WASHINGTON, Jan 9 (Reuters) – The National Highway Traffic Safety Administration (NHTSA) said on Monday it was in contact with Tesla (TSLA.O) for a tweet CEO Elon Musk wrote about a driver monitoring feature.
A Dec. 31 tweet suggested drivers with more than 10,000 miles using Tesla’s “Full Self-Driving” (FSD) software system should be able to disable “steering wheel nagging,” a warning that instructs drivers to hold the wheel to confirm that they are paying attention. Musk replied: “I agree, the update is coming in January.”

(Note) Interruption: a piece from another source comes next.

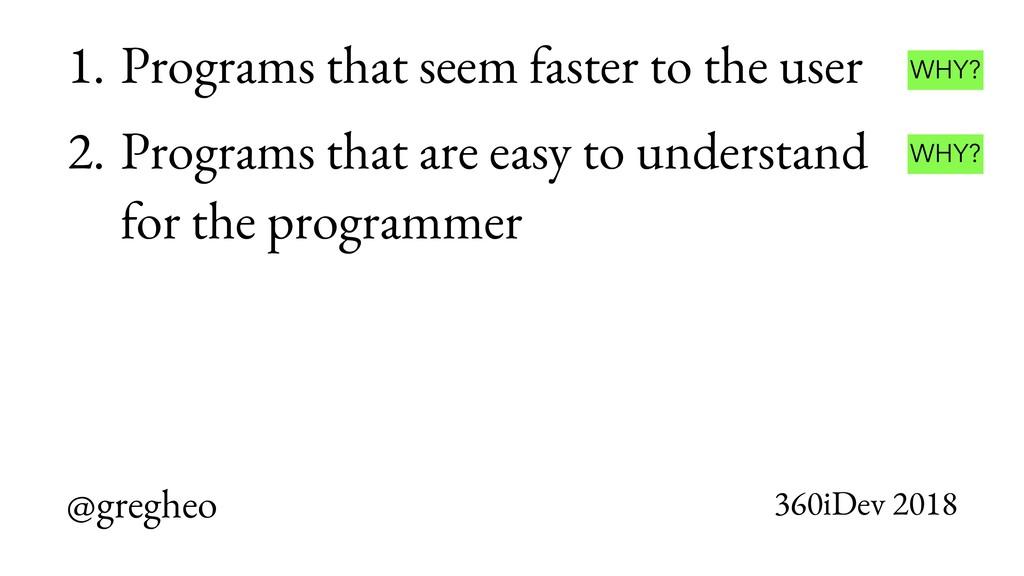 @gregheo 360iDev 2018 1. Programs that seem fas...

NHTSA on Monday said it was “in contact with Tesla to gather additional information.” The Associated Press reported NHTSA’s statement earlier. Tesla did not immediately comment.

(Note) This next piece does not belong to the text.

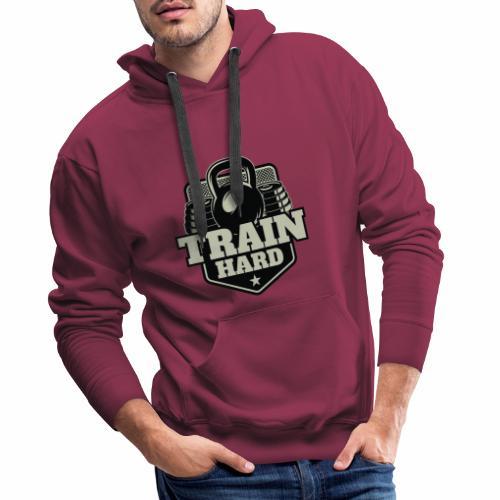 Train Hard - Männer Premium Hoodie
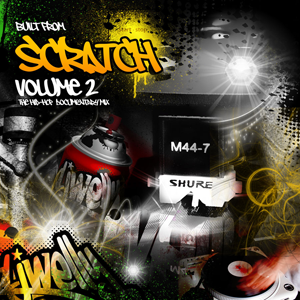 Built From Scratch Volume 2 (A tribute to the hip-hop DJ)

The Auto Safety Agency confirmed that the questions about Musk’s tweet are related to the ongoing investigation into defects in 830,000 Tesla cars with the Autopilot driver assistance system and involving crashes involving parked emergency vehicles.

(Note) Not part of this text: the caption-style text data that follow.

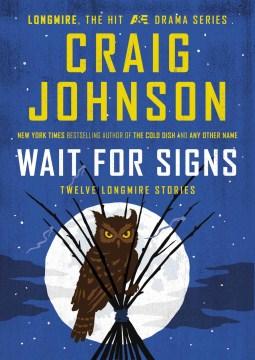 Wait for Signs: Twelve Longmire Stories by Craig Johnson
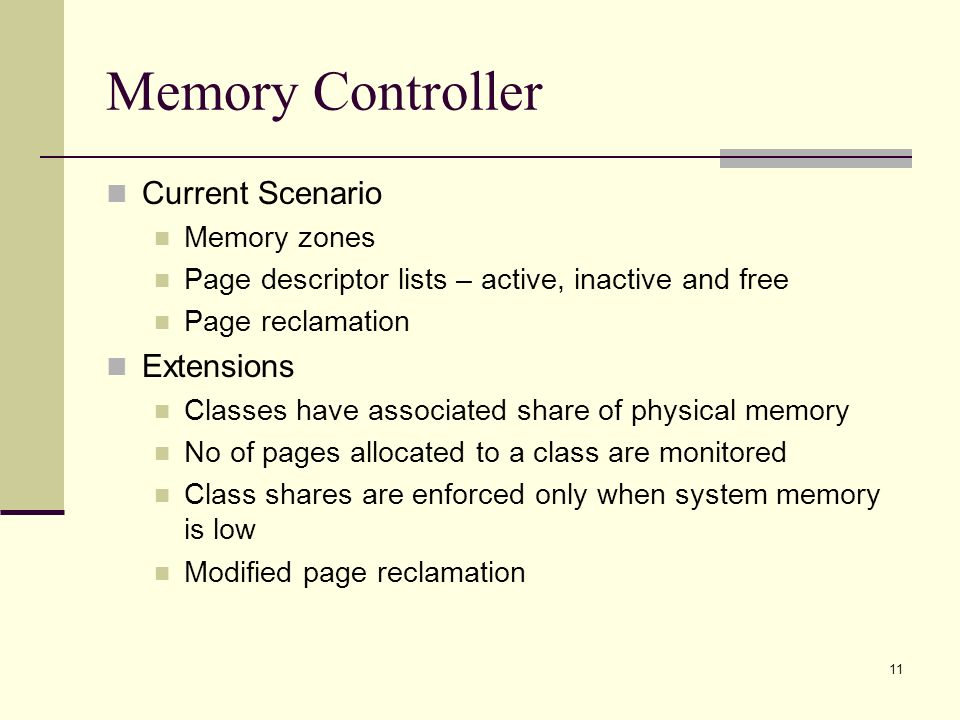 11 Memory Controller Current Scenario Memory zones Page descriptor lists – active, inactive and free Page reclamation Extensions Classes have associated share of physical memory No of pages allocated to a class are monitored Class shares are enforced only when system memory is low Modified page reclamation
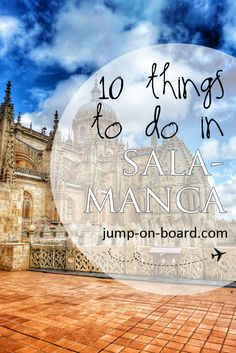 10 things to do in Salamanca, Spain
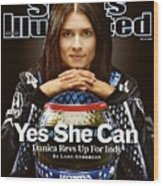 Danica Patrick, Indycar Series Driver Sports Illustrated Cover Wood Print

NHTSA is reviewing whether Tesla vehicles adequately ensure that drivers are paying attention, and the previously mentioned evidence suggests that the drivers in most of the crashes inspected complied with Tesla’s warning strategy, which seeks to draw the driver’s attention by raising questions about its effectiveness.
Tesla sells the $15,000 FSD software as an add-on that allows its vehicles to change lanes and park autonomously. This complements its standard Autopilot feature, which allows cars to steer, accelerate and brake within their lanes without driver intervention. Both systems use the steering wheel monitoring function.
Last month, NHTSA said it was open two new special investigations in crashes involving Tesla vehicles where advanced driver assistance systems are suspected to have been used. Since 2016, NHTSA has launched more than three dozen special investigations into Tesla crashes where advanced driver assistance systems such as Autopilot are suspected to have been used, with 19 reported crash deaths.
In December 2021 NHTSA has opened an investigation into Tesla’s decision to allow games to be played by passengers on the front center touchscreen covering 580,000 vehicles over the vehicle’s ‘Passenger Game’ due to driver distraction issues.
Soon after the investigation opened, Tesla told NHTSA it would stop allowing video games to be played on vehicle screens while its cars are in motion, the agency said.